Section 10.8. Evasion Techniques

10.8. Evasion Techniques

Intrusion detection systems (IDSs) are an integral part of web application security. In Chapter 9, I introduced web application firewalls (also covered in Chapter 12), whose purpose is to detect and reject malicious requests.

Most web application firewalls are signature-based. This means they monitor HTTP traffic looking for signature matches, where this type of "signature" is a pattern that suggests an attack. When a request is matched against a signature, an action is taken (as specified by the configuration). But if an attacker modifies the attack payload in some way to have the same meaning for the target but not to resemble a signature the web application firewall is looking for, the request will go through. Techniques of attack payload modification to avoid detection are called evasion techniques.

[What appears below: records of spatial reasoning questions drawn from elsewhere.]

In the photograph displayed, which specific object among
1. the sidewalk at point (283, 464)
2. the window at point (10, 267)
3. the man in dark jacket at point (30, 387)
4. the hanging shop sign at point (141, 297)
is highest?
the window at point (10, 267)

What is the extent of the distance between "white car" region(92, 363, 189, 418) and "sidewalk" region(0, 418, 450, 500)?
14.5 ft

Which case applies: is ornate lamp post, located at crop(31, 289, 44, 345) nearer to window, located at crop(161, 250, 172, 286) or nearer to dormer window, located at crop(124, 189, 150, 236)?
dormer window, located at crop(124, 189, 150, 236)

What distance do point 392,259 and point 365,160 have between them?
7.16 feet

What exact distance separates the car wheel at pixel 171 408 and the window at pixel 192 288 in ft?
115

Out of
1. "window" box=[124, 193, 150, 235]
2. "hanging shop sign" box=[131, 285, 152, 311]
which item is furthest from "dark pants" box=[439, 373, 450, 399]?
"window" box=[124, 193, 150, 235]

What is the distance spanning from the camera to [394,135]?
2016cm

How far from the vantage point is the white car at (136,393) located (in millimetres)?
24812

Evasion techniques are a well-known tool in the TCP/IP-world, having been used against network-level IDS tools for years. In the web security world, evasion is somewhat new. Here are some papers on the subject:

"A look at whisker's anti-IDS tactics" by Rain Forest Puppy (http://www.apachesecurity.net/archive/whiskerids.html)
"IDS Evasion Techniques and Tactics" by Kevin Timm (http://www.securityfocus.com/printable/infocus/1577)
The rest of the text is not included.